***** GIVEN ENTRIES *****
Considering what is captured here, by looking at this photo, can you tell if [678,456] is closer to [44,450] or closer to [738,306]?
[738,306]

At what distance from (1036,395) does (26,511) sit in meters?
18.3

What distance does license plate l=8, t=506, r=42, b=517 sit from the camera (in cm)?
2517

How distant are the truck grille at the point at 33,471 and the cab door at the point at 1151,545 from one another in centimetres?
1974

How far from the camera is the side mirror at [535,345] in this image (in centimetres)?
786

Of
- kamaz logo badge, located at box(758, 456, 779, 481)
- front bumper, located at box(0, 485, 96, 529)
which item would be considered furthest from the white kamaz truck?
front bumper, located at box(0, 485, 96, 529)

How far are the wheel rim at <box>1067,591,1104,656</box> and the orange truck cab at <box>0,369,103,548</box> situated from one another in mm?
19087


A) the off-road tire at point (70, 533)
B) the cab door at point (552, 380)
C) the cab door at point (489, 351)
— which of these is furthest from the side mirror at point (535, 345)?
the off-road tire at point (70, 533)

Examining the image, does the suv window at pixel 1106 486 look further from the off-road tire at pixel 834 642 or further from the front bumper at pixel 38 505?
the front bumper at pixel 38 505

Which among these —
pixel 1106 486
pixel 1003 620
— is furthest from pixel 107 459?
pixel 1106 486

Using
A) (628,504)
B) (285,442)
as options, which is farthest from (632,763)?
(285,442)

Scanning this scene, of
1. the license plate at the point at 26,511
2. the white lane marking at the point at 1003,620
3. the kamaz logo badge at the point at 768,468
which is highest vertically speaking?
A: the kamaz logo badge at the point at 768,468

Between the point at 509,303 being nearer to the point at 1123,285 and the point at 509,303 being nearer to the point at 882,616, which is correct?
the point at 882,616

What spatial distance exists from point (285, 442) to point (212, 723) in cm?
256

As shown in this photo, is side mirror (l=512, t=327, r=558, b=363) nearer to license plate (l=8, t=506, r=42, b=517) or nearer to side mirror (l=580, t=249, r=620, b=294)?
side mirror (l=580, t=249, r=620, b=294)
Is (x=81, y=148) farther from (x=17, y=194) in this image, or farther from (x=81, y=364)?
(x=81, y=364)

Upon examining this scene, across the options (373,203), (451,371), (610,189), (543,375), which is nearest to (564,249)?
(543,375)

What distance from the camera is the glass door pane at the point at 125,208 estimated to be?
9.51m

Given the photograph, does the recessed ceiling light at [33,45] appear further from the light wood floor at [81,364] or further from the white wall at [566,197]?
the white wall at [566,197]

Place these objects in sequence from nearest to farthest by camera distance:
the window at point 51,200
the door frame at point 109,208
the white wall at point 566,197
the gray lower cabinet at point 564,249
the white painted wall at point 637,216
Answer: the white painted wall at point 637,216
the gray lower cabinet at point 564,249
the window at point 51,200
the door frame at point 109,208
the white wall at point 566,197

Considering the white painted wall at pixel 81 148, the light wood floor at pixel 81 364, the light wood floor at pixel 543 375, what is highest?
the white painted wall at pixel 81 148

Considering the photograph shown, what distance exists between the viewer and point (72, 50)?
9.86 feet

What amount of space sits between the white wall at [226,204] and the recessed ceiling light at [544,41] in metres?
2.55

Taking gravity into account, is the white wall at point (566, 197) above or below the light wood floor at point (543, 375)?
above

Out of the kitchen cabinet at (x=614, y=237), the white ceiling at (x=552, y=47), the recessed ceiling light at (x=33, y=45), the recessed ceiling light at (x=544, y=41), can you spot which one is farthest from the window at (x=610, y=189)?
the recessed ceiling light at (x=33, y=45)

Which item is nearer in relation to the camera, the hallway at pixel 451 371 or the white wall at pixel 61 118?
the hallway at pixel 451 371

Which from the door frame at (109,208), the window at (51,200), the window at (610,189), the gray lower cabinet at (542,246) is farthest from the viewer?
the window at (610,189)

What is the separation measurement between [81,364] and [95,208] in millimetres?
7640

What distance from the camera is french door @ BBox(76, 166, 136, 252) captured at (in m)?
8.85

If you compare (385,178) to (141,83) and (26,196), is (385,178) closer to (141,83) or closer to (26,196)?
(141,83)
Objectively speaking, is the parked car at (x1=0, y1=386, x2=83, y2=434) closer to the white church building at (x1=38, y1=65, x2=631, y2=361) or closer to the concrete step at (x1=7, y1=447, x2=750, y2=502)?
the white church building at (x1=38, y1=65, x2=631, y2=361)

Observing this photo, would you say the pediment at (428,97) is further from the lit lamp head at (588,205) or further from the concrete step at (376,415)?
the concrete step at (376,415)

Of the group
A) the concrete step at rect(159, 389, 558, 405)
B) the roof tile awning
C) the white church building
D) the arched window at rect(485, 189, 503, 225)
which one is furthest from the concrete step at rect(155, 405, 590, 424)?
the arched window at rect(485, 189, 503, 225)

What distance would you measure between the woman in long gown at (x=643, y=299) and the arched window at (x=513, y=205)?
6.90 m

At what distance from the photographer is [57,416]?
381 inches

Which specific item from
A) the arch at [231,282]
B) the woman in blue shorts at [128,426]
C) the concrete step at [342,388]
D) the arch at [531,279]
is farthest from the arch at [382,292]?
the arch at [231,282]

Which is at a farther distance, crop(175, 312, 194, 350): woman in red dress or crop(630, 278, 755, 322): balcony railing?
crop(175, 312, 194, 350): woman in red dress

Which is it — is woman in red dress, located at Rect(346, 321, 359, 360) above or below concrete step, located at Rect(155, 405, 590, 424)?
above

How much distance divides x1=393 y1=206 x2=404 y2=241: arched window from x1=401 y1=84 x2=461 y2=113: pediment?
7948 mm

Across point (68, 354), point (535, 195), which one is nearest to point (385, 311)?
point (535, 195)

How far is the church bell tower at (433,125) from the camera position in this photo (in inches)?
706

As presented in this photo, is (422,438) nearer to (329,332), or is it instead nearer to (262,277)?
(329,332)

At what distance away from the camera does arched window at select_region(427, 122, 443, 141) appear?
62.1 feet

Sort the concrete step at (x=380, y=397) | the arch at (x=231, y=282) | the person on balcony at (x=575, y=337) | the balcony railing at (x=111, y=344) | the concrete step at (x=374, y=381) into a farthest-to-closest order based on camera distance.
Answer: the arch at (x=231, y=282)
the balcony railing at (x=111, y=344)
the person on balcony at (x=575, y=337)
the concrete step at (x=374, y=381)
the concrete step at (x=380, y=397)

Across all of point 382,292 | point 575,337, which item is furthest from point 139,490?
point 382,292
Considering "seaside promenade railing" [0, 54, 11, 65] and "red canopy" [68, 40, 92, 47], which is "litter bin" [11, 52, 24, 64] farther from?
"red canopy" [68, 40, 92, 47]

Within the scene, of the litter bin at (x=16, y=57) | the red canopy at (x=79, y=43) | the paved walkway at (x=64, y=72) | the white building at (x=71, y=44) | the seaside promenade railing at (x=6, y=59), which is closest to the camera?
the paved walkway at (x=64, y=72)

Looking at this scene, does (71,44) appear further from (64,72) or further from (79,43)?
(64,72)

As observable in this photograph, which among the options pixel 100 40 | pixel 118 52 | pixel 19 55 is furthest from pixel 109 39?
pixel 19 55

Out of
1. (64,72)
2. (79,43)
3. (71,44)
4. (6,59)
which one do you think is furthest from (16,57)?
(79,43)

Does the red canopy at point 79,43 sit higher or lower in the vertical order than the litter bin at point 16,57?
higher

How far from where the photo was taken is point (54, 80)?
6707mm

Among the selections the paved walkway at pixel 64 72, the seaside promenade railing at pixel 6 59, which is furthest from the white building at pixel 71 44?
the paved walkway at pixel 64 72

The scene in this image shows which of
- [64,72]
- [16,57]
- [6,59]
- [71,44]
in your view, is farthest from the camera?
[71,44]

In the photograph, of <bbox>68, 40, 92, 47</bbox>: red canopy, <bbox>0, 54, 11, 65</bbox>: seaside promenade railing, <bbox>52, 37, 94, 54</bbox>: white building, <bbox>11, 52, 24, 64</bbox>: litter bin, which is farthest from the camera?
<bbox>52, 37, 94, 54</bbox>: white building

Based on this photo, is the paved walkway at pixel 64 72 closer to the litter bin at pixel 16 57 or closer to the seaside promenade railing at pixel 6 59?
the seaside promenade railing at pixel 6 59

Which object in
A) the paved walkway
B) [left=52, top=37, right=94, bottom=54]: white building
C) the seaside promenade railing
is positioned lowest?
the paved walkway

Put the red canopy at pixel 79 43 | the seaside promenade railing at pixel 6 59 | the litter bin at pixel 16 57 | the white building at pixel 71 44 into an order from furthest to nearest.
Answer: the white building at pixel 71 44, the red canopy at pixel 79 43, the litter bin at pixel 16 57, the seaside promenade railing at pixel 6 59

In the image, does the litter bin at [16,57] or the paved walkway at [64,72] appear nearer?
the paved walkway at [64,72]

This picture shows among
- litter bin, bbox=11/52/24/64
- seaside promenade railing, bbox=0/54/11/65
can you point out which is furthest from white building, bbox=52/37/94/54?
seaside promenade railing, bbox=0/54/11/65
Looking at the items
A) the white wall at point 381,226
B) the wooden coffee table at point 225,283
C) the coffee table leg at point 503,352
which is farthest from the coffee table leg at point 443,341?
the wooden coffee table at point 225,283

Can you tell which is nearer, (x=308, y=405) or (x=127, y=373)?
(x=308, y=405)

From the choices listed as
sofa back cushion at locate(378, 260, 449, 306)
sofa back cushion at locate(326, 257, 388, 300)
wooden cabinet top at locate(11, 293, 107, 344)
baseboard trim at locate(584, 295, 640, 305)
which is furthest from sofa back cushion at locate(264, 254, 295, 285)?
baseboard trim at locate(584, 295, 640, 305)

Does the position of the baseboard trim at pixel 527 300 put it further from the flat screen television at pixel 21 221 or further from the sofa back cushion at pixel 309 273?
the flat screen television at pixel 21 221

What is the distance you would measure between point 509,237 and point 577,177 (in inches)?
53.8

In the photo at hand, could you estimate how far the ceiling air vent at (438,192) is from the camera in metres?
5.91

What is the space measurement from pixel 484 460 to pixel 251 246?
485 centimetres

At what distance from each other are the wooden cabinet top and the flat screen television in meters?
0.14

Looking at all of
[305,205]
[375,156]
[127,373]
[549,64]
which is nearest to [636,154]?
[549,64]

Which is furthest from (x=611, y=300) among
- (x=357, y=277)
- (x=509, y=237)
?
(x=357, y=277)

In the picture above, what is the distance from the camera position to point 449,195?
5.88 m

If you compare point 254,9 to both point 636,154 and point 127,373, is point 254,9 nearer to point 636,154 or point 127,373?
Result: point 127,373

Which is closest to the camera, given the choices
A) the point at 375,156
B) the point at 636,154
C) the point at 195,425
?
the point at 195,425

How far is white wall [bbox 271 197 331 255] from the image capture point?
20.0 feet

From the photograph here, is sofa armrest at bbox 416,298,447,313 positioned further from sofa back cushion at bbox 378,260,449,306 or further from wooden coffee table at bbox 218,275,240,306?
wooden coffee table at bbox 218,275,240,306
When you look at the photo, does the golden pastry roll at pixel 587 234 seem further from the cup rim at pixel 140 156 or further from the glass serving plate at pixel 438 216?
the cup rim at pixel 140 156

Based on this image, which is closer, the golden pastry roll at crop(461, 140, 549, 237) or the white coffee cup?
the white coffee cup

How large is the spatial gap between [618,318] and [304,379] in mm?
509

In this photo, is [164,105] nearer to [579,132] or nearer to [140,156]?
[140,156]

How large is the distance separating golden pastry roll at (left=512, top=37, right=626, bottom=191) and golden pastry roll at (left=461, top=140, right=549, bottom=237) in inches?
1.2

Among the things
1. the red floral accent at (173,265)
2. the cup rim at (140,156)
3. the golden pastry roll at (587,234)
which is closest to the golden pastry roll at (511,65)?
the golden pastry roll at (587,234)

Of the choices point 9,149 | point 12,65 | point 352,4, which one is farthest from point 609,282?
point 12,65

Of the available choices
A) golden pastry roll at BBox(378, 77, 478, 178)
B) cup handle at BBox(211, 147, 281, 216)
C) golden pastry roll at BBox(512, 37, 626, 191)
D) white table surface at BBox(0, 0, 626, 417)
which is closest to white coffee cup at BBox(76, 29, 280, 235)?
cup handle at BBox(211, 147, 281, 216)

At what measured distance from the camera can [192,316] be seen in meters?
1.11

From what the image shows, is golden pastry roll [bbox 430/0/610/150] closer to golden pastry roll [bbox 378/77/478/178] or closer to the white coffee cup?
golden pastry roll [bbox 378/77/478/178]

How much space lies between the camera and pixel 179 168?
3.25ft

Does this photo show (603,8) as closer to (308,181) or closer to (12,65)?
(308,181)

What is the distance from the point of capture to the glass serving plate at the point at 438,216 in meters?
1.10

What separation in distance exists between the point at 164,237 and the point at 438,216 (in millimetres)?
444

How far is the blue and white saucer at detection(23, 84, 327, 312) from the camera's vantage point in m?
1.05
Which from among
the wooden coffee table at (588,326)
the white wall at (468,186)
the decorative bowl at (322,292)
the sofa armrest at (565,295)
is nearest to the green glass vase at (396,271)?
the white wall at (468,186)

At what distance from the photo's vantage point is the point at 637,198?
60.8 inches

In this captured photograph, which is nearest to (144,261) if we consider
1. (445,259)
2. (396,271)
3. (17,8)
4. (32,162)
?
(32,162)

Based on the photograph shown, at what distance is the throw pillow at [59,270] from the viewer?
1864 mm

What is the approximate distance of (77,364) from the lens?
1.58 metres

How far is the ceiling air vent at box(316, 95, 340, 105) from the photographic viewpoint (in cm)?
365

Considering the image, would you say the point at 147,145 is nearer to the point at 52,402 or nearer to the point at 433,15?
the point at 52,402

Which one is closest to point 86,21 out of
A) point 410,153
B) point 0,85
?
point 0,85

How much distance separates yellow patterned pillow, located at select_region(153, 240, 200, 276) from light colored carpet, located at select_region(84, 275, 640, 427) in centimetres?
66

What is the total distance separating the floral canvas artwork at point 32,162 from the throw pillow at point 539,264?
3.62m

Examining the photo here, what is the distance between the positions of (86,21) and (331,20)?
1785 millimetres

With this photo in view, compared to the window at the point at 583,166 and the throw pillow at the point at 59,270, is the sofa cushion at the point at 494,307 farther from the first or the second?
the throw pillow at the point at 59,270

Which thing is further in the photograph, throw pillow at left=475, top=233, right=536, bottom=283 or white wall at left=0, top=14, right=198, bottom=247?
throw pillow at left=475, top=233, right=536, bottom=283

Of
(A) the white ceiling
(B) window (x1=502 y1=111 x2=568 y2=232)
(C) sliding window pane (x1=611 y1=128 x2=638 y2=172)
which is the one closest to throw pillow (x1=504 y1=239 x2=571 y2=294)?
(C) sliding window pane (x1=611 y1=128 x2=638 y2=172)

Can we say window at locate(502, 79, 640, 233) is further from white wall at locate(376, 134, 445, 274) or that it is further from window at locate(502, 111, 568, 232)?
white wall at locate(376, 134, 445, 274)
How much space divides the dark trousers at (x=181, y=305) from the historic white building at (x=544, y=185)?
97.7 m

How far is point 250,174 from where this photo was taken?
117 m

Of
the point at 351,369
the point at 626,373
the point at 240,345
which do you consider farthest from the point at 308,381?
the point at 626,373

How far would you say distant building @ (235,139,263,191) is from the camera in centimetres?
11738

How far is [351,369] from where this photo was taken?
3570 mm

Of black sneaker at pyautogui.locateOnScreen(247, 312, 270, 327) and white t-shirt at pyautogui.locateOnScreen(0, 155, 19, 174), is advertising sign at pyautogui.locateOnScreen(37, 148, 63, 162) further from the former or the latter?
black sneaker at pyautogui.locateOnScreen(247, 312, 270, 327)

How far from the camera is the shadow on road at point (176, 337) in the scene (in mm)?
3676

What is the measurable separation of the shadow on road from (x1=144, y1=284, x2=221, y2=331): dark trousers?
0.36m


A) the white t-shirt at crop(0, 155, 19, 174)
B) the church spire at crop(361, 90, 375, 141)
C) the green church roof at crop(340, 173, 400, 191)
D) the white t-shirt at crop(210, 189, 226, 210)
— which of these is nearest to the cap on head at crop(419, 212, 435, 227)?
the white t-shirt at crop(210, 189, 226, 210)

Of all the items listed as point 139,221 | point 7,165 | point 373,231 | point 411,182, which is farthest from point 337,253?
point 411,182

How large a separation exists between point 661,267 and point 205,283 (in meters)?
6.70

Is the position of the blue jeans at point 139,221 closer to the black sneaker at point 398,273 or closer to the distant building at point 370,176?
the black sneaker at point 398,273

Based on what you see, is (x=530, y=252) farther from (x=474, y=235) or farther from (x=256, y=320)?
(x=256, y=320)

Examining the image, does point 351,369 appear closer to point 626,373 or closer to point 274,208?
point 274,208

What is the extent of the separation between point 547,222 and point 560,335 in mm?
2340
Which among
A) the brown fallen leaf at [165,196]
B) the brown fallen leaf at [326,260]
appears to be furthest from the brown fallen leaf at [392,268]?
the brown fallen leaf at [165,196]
*****
TO BE DONE: Change "closer to" to "nearer to" in the rows from the line with "Is the position" through the last row, and give those rows again with nothing else altered.

TASK RESPONSE:
Is the position of the blue jeans at point 139,221 nearer to the black sneaker at point 398,273 or nearer to the distant building at point 370,176?
the black sneaker at point 398,273

Based on what you see, is (x=530, y=252) farther from (x=474, y=235) or farther from (x=256, y=320)?
(x=256, y=320)

Examining the image, does point 351,369 appear nearer to point 626,373 or nearer to point 274,208?
point 274,208

What is the extent of the separation between point 547,222 and point 560,335 in mm?
2340
Which among
A) the brown fallen leaf at [165,196]
B) the brown fallen leaf at [326,260]
appears to be furthest from the brown fallen leaf at [392,268]?
the brown fallen leaf at [165,196]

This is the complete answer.